The 2017 Federal Budget included the below measure aimed at encouraging seniors to downsize from their large homes to free-up housing for Australian families:
Yesterday, National Seniors Australia called for the scheme to be expanded to the Aged Pension:
Ian Henschke, chief advocate of National Seniors Australia, suggests: “The strong take-up of this very conditional scheme tells you clearly the demand is there — what needs to happen now is a proper downsizing program that anybody — not just a lucky few — can access”…
Seniors groups have been lobbying the federal government to tackle the broader issue of “asset rich, cash poor” older Australians who want to downsize but are wary of raising cash in a property sale which may restrict their access to pensions or part pensions.
Representative groups have called for the government to widen the incentives to downsizing by giving retirees a pension income test exemption on at least a portion of the proceeds of the sale of a house. “We would like to see up to $250,000 made exempt as far as pension income tests are concerned, then you would really have a universal downsizing scheme that everybody could access,” says Henscke.
A survey carried out by National Seniors Australia has shown many more people would be encouraged to downsize if home sale proceeds were exempt from the Age Pension Assets Tests, as opposed to a super contribution exemption.
Interestingly, the above 2017 Budget’s measure was contradicted by the 2018 Budget, which included billions of dollars of funding to assist 20,000 more older Australians stay in their homes:
Treasurer Scott Morrison’s third budget includes billions of dollars in funding for thousands of extra home-care packages, designed to help ease the ongoing backlog of retirees wanting to stay in their homes as they get older.
The budget also extends the Pensioner Work Bonus scheme, which gives older Australians the chance to earn more money without affecting their benefits.
Grant Thornton Australia partner Sian Sinclair warned the government’s plan would blunt the impact of 2017 budget measures designed to give retirees a $300,000 incentive to downsize…

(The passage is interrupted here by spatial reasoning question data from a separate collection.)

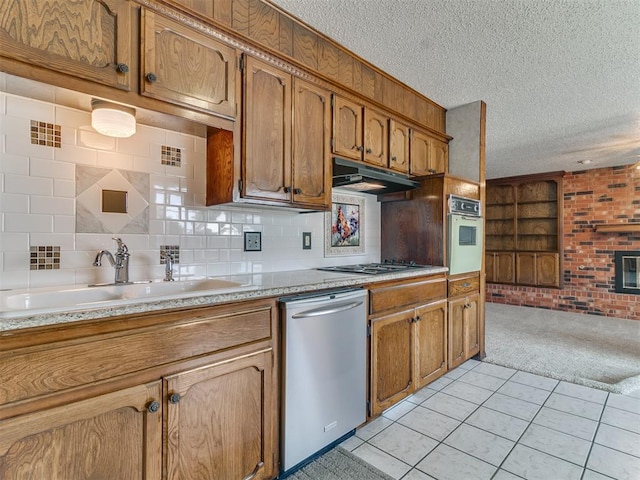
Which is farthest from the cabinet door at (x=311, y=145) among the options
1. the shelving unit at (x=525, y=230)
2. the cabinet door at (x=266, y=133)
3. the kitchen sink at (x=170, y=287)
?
the shelving unit at (x=525, y=230)

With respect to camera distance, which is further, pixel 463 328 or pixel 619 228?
pixel 619 228

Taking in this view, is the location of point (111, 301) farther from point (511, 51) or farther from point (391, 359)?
point (511, 51)

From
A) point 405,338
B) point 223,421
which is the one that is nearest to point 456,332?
point 405,338

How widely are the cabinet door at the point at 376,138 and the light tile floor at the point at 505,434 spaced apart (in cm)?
182

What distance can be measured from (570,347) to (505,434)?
2.39 metres

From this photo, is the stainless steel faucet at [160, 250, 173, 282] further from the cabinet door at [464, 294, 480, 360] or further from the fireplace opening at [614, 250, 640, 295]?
the fireplace opening at [614, 250, 640, 295]

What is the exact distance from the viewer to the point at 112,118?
1.51 meters

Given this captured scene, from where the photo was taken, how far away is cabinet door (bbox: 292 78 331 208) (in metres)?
2.02

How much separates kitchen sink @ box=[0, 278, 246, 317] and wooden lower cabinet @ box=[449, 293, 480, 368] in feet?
6.55

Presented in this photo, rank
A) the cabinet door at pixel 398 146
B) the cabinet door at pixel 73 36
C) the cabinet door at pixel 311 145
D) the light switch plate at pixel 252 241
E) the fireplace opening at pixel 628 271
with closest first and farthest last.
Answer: the cabinet door at pixel 73 36 → the cabinet door at pixel 311 145 → the light switch plate at pixel 252 241 → the cabinet door at pixel 398 146 → the fireplace opening at pixel 628 271

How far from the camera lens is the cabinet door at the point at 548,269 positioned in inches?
227

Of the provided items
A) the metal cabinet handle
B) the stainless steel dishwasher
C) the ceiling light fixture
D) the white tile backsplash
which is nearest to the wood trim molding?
the ceiling light fixture

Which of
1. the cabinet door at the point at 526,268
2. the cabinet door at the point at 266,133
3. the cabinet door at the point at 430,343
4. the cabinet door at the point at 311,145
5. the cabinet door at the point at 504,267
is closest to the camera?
the cabinet door at the point at 266,133

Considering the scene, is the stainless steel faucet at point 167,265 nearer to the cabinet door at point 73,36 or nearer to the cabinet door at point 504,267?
the cabinet door at point 73,36
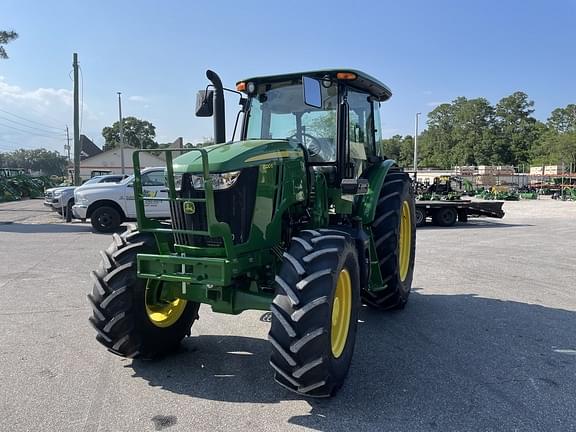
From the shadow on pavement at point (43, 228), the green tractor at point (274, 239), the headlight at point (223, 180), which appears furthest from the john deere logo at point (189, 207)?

“Last year they were encouraging downsizing through the capital gains tax concessions and the superannuation concessions around where that money got parked, but here they’re almost putting a handbrake on that downsizing by providing opportunities for people to continue to receive care in their own homes,” she said.
“It goes a way against that housing affordability measure, where we are talking about freeing up larger properties which could be made available for families.
The 2018 Budget also extended the Pension Loans Scheme (PLS) to all older Australians, thereby allowing them to boost their retirement income by up to $17,800 for a couple without impacting their eligibility for the pension or other benefits. This measure also helps to ‘lock’ older empty nesters in their family friendly homes by removing their incentive to sell.
Rather than ceding to National Seniors Australia and extending more Budget largesse to older Australians, a fairer policy would be to keep the PLS extension but also:
- Include one’s principal place of residence in the assets test for the Aged Pension at some point in the future (e.g. 1 July 2021), thus allowing current retirees and prospective retirees adequate time to make arrangements; and
- Raise the overall pension asset test threshold as well as the base rate.
Under this approach, asset rich pensioners choosing to remain in place could continue to receive an income stream as they do now under the Aged Pension, but with less drain on the Budget and on younger taxpayers. But they would similarly be incentivised to move as the family home would no longer be viewed as a tax free shelter. Poorer ‘houseless’ pensioners would also be made better-off via the combination of a higher asset test threshold and a higher pension base rate.
The last thing the federal government should be doing is giving even more taxpayer assistance to the generation that has been fortunate to maintain high rates of home ownership while younger generations’ home ownership rates have plummeted:
And have been fortunate to enjoy the biggest increase in net wealth, according to the HILDA survey:
Largely because they have enjoyed the biggest gains in home equity:
If the goal is to encourage better utilisation of the housing stock and provide a fairer retirement system, then policy will need to make tougher reforms along the lines outlined above.